Applegreen Limited is an Irish company founded in 1992 that operates 620 petrol stations in Ireland, the United Kingdom (under the Welcome Break arm) and the United States. It is a major petrol retailer in Ireland, and operates convenience stores and motorway service areas. Applegreen's headquarters are based in Park West Business Park in Dublin, Ireland.

Applegreen was taken private in March, 2021, and is now majority-owned by U.S. private equity firm Blackstone Inc. Cofounders Robert Etchingham and Joseph Barrett retained a minority stake in the business.

In 2018, Applegreen purchased the majority of UK motorway service area operator Welcome Break for €361.8m. In 2021, Applegreen acquired the United States toll road service area operations from HMSHost for $375 million.

Applegreen operates its own EV charging subsidiary called Applegreen Electric.

On 7 October 2022, an Applegreen petrol station in Creeslough, County Donegal was severely damaged by an explosion in an adjacent apartment building that also killed ten people and injured eight others.

In January 2025, Applegreen agreed to sell its UK filling station business, Petrogas Group, to EG On The Move.

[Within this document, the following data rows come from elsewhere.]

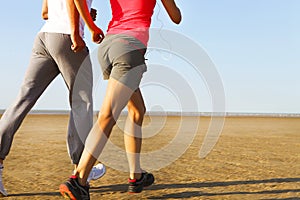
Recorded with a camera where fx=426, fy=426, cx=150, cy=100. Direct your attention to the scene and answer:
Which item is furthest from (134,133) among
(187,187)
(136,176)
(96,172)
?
(187,187)

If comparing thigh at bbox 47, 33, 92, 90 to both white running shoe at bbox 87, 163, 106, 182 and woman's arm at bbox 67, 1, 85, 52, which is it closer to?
woman's arm at bbox 67, 1, 85, 52

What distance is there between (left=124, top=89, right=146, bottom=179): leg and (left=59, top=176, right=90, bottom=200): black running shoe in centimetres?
65

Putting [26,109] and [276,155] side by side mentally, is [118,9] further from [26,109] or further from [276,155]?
[276,155]

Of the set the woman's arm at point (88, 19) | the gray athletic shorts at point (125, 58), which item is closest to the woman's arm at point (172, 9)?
the gray athletic shorts at point (125, 58)

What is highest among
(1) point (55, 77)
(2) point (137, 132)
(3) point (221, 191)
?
(1) point (55, 77)

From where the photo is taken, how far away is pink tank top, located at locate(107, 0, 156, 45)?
9.55ft

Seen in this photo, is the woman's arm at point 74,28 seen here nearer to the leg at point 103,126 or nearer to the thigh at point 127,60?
the thigh at point 127,60

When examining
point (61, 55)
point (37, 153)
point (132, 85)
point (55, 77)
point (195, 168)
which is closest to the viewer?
point (132, 85)

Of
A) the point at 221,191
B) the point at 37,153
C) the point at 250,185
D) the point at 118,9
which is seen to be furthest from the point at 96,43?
the point at 37,153

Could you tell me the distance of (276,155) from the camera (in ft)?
20.8

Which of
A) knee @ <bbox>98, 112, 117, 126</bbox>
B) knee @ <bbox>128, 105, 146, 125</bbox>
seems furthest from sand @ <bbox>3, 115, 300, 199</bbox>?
knee @ <bbox>98, 112, 117, 126</bbox>

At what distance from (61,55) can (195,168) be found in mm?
2314

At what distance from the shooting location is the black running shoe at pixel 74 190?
2.74 meters

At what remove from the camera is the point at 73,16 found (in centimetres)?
301
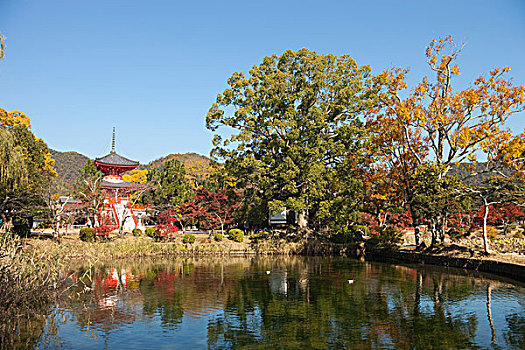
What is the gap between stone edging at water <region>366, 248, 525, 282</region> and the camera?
1669cm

Its Welcome Break business in the UK was not part of the deal and will remain in Applegreen's ownership.

== Greenwashing controversies ==
In 2020, Applegreen announced an initiative to offset the emissions from its premium fuels, which has been labelled as a greenwashing effort. While the campaign claimed to offset all the emissions from its fuels, a report from IrishEVs showed that this only included emissions created from cars and did not include emissions from extraction or refinement which typically account for up to 40% of the total greenhouse gas emissions from petrol and diesel.

== Partnership with Marks & Spencer ==
In October 2022, Applegreen announced a partnership with Marks & Spencer to sell M&S Food at its locations in Ireland. A new M&S Food “shop-in-shop” will initially be available in five Applegreen locations.